**CONSIGNE ÉCRITE 1:** Dans l'extrait sur l'écologie, en combien de syllabes tient l'affirmation fondamentale du pragmatisme de Charles Sanders Peirce ?

**EXTRAIT FOURNI:**
L’écologie est par définition une discipline qui franchit les frontières des espèces. Y compris la nôtre. Pour la définir, on adopte ici le cadre de la sémiotique de Peirce. L’écologie est alors un ensemble de savoirs et de pratiques impliquées qui étudient, traitent et échangent les signaux vivants.

L’affirmation fondamentale du pragmatisme de Charles Sanders Peirce tient en trois syllabes : tout est signe. C’est cet axiome – de l’eau pure ontologique – qu’il s’agit de pousser dans ses conséquences pour envisager une science et une éthique des liens vivants dans un univers pluraliste.

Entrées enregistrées
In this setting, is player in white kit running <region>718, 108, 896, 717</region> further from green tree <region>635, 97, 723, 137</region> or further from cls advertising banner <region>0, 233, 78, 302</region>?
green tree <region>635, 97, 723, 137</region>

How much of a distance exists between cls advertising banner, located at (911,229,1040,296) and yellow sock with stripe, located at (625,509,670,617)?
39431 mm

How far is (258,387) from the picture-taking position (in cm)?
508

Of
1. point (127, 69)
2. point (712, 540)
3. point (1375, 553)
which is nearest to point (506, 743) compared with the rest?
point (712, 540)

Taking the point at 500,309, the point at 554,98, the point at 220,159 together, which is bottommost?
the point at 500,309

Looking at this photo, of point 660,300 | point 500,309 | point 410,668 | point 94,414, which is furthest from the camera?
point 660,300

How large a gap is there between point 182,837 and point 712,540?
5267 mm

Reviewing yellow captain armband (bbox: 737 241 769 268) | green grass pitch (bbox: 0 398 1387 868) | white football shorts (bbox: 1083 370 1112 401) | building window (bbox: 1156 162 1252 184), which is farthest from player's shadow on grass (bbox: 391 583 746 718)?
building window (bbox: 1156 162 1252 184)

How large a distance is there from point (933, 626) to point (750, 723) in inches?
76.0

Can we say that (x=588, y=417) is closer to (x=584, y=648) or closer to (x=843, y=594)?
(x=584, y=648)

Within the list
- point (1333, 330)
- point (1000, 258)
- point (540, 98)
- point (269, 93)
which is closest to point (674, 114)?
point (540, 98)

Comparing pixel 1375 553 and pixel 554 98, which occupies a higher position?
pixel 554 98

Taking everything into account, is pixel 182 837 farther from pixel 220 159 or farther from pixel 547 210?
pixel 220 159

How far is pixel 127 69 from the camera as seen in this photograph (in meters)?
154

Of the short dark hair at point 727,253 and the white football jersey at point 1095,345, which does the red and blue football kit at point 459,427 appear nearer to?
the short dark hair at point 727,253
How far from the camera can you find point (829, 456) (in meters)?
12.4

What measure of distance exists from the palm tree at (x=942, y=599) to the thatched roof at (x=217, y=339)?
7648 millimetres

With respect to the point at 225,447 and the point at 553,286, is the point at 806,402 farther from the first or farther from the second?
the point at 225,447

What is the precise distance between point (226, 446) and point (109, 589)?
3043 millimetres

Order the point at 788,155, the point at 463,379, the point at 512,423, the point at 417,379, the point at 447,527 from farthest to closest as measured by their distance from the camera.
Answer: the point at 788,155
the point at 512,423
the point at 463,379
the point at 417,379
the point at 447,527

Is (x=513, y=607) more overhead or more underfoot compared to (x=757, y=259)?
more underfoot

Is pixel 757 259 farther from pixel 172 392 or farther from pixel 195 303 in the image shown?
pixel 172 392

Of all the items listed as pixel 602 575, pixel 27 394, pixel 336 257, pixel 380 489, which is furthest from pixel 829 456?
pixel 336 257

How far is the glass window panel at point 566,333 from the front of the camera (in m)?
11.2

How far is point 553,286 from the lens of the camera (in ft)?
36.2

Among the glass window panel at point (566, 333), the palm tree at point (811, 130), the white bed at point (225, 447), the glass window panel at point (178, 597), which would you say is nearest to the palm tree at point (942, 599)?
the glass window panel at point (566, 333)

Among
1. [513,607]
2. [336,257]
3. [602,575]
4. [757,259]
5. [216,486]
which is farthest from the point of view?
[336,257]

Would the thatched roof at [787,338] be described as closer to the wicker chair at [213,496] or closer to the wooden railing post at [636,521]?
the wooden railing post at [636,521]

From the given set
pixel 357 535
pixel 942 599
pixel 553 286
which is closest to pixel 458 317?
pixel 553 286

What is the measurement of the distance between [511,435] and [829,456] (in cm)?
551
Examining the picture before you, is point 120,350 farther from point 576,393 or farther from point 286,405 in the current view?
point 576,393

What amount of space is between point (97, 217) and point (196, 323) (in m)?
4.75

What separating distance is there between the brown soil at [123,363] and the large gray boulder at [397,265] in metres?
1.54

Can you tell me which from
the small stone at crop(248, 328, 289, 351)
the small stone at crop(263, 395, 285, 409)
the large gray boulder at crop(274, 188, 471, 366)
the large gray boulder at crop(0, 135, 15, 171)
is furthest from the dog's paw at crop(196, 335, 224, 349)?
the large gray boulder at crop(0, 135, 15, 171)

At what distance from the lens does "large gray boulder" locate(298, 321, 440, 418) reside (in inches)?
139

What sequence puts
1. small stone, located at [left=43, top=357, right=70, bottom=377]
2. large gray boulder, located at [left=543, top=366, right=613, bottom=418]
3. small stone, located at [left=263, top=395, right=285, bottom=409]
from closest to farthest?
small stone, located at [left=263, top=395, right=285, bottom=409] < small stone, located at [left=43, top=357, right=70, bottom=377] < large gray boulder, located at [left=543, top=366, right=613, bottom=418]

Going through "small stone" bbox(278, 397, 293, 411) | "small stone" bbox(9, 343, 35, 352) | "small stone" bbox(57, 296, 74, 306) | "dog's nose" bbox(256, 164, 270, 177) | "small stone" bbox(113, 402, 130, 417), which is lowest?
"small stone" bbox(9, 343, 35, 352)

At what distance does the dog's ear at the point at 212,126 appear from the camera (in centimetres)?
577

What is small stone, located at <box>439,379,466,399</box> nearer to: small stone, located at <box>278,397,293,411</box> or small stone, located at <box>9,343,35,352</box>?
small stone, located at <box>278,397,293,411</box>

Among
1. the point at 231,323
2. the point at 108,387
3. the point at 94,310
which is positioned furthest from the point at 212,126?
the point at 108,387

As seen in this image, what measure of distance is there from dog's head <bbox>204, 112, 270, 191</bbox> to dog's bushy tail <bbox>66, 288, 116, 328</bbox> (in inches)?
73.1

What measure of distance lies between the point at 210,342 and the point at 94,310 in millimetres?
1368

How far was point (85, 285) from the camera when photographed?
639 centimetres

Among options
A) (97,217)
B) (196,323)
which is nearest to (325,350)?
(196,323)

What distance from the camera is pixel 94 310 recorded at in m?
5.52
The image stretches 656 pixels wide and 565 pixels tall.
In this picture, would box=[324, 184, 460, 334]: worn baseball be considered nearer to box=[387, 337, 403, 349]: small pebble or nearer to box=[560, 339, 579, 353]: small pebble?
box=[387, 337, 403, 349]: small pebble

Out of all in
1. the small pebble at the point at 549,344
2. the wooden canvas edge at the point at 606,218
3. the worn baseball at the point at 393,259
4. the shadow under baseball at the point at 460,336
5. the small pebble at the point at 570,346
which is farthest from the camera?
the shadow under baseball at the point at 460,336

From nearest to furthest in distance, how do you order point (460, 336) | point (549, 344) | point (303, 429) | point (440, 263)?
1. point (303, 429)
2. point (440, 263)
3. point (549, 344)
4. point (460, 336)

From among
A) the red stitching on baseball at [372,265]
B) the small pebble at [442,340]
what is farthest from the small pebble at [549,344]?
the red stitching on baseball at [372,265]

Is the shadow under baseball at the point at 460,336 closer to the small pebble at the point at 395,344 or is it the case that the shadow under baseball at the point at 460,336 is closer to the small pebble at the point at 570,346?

**CONSIGNE ÉCRITE 2:** Dans les entrées, présentez en liste numérotée tout ce qui va de la ligne contenant « What separating distance » jusqu'à la ligne contenant « right=285, bottom=409] < », ces deux lignes comprises, sans les lignes vides.

**RÉPONSE ÉCRITE 1:** Elle tient en trois syllabes : « tout est signe ».

**RÉPONSE ÉCRITE 2:**
1. What separating distance is there between the brown soil at [123,363] and the large gray boulder at [397,265] in metres?
2. 1.54
3. Can you tell me which from
4. the small stone at crop(248, 328, 289, 351)
5. the small stone at crop(263, 395, 285, 409)
6. the large gray boulder at crop(274, 188, 471, 366)
7. the large gray boulder at crop(0, 135, 15, 171)
8. is furthest from the dog's paw at crop(196, 335, 224, 349)?
9. the large gray boulder at crop(0, 135, 15, 171)
10. At what distance from the lens does "large gray boulder" locate(298, 321, 440, 418) reside (in inches)?
11. 139
12. What sequence puts
13. 1. small stone, located at [left=43, top=357, right=70, bottom=377]
14. 2. large gray boulder, located at [left=543, top=366, right=613, bottom=418]
15. 3. small stone, located at [left=263, top=395, right=285, bottom=409]
16. from closest to farthest?
17. small stone, located at [left=263, top=395, right=285, bottom=409] < small stone, located at [left=43, top=357, right=70, bottom=377] < large gray boulder, located at [left=543, top=366, right=613, bottom=418]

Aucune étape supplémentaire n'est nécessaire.